Let $(A_*,\partial )$ and $(B_*,\partial' )$ be chain complexes, $f:A_*\to B_*$ a chain map and suppose that the map $f_*$ it induces on homology is an isomorphism.
The mapping cone $(C_*,D)$ is defined by $C_n=A_{n-1}\oplus B_n$ and $D_n(a_{n-1},b_n)=(-\partial_{n-1}a_{n-1},f_{n-1}(a_{n-1})+\partial'_n b_n).$
Now, define $A_n^+=A_{n-1}.$ Then, using the maps $i:b\mapsto (0,b)$ and $p:(a,b)\mapsto a$, there arises in the usual way, the long exact sequence
$$ \cdots \rightarrow H_{n+1}(C)\overset{p_*}\rightarrow H_{n+1}(A^+)\overset{f_*}\rightarrow H_n(B)\overset{i_*}\rightarrow H_n(C)\overset{p_*}\rightarrow H_n(A^+)\rightarrow \cdots $$
Then, $H_n(C)$ is trivial for all $n$. The proof is easy (but hadn't occurred to me, ugh.) I wanted to do it using the basic facts about the chain complexes involved, to get an idea of how they work.

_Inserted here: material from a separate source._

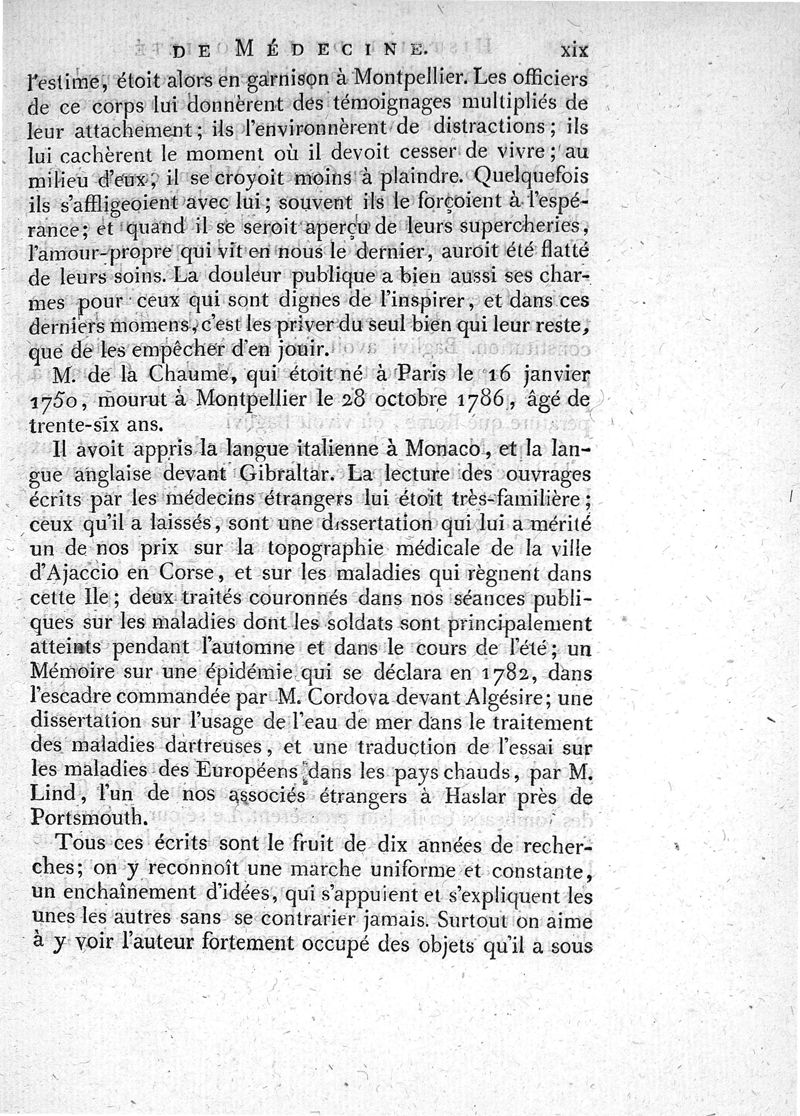 DE MÉDECINE. xix

l'estime, étoit alors en garnison à Montpellier. Les officiers de ce corps lui donnèrent des témoignages multipliés de leur attachement; ils l'environnèrent de distractions; ils lui cachèrent le moment où il devoit cesser de vivre; au milieu d'eux, il se croyoit moins à plaindre. Quelquefois ils s'affligeoient avec lui; souvent ils le forçoient à l'espérance; et quand il se seroit aperçu de leurs supercheries, l'amour-propre qui vit en nous le dernier, auroit été flatté de leurs soins. La douleur publique a bien aussi ses charmes pour ceux qui sont dignes de l'inspirer, et dans ces derniers momens, c'est les priver du seul bien qui leur reste, que de les empêcher d'en jouir.

M. de la Chaume, qui étoit né à Paris le 16 janvier 1750, mourut à Montpellier le 28 octobre 1786, âgé de trente-six ans.

Il avoit appris la langue italienne à Monaco, et la langue anglaise devant Gibraltar. La lecture des ouvrages écrits par les médecins étrangers lui étoit très-familière; ceux qu'il a laissés, sont une dissertation qui lui a mérité un de nos prix sur la topographie médicale de la ville d'Ajaccio en Corse, et sur les maladies qui règnent dans cette Ile; deux traités couronnés dans nos séances publiques sur les maladies dont les soldats sont principalement atteints pendant l'automne et dans le cours de l'été; un Mémoire sur une épidémie qui se déclara en 1782, dans l'escadre commandée par M. Cordova devant Algésire; une dissertation sur l'usage de l'eau de mer dans le traitement des maladies dartreuses, et une traduction de l'essai sur les maladies des Européens dans les pays chauds, par M. Lind, l'un de nos associés étrangers à Haslar près de Portsmouth.

Tous ces écrits sont le fruit de dix années de recherches; on y reconnoît une marche uniforme et constante, un enchaînement d'idées, qui s'appuient et s'expliquent les unes les autres sans se contrarier jamais. Surtout on aime à y voir l'auteur fortement occupé des objets qu'il a sous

There is a proof from scratch of essentially the same thing here but I think I found a problem with it, and made a comment there. I would appreciate feedback on my comment there as well as on my attempt here at a from scratch proof, which follows.
What I have so far (dropping the subscripts and primes on the differentiation operators):
Let $(a,b)\in Z_{n}(C).$ Then, by exactness, we have have the following:
$1).\ p_*([(a,b)]=[a]\Rightarrow a\in Bd_{n}A^+$ and $2).\ i_*([b])=[(0,b)]\Rightarrow (0,b)\in Bd_{n}C.$
So, there is an $a'\in A_n$ and a pair $(a'',b')\in C_{n+1}$ such that
$3).\ \partial a'=a$ and $4).\ (-\partial a'',f(a'')+\partial b')=(0,b).$
Combining these facts we get $(a,b)=(a,0)+(0,b)=(-\partial (a'+a''),f(a'')+\partial b').$
If I could show that either $f(a')=0$ or $\partial a'=0$, I would then have $(a,b)\in Bd_nC,$ which is what I want.
Assuming your question is why $C$ has trivial homology: $f_*$ is an isomorphism, so $p_*$ and $i_*$ must both be zero maps.